--- start of DATA PROVIDED ---
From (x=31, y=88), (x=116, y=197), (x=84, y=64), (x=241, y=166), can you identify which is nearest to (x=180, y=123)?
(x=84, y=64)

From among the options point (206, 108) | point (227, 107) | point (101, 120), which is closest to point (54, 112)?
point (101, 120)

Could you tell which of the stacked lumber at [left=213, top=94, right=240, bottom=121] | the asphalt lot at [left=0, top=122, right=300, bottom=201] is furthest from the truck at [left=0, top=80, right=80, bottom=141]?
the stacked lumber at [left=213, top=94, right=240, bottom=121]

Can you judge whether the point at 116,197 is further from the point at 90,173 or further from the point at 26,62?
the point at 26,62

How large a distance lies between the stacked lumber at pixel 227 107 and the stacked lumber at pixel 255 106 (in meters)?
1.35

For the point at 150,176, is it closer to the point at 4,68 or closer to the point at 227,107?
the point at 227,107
--- end of DATA PROVIDED ---
--- start of DATA PROVIDED ---
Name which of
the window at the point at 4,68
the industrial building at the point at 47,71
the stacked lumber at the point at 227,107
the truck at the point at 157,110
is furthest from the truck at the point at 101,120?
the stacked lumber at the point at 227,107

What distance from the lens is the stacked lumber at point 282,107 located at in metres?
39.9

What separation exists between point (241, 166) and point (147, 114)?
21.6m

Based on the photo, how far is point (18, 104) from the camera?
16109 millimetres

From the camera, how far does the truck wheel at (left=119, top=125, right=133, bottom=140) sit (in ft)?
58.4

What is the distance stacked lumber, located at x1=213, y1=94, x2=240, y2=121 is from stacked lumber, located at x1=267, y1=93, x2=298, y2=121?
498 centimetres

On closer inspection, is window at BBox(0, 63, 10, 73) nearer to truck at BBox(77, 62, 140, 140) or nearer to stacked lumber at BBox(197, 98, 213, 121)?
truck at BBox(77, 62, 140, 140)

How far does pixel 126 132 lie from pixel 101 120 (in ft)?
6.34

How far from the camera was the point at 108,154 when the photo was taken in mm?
--- end of DATA PROVIDED ---
--- start of DATA PROVIDED ---
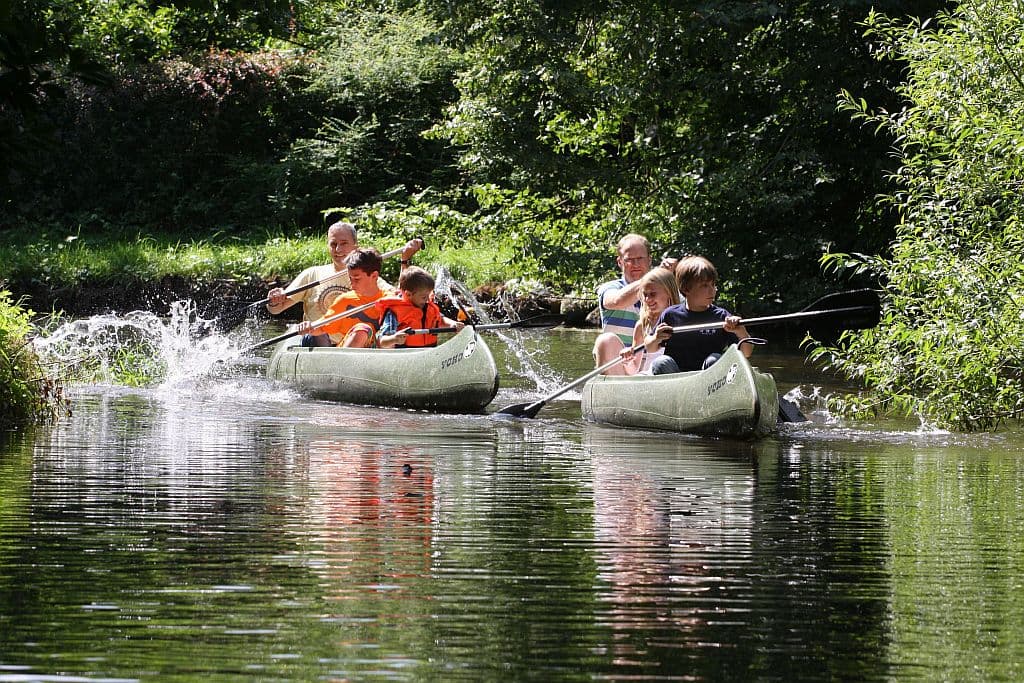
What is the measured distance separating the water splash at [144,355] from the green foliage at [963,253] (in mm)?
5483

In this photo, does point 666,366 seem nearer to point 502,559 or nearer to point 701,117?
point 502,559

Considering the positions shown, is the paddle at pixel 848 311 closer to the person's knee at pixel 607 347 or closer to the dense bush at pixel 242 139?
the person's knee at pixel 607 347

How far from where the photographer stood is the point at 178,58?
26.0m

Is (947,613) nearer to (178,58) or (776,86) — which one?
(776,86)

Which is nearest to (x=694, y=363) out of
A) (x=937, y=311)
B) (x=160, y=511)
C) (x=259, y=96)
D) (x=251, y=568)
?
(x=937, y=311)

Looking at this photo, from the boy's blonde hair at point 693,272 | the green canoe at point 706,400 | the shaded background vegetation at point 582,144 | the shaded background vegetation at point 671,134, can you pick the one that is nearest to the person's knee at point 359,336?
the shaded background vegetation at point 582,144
--- end of DATA PROVIDED ---
**THE EXERCISE**
Reproduce the data between the line containing "Based on the" and the line containing "498 centimetres", inclusive, substituting "piled lumber" for "stacked lumber" and leaving everything else unchanged.

**SOLVED PROBLEM**
Based on the photo, how far is point (18, 104) from the camera?
16109 millimetres

From the camera, how far does the truck wheel at (left=119, top=125, right=133, bottom=140) sit (in ft)?
58.4

What is the distance piled lumber, located at x1=213, y1=94, x2=240, y2=121 is from piled lumber, located at x1=267, y1=93, x2=298, y2=121?
498 centimetres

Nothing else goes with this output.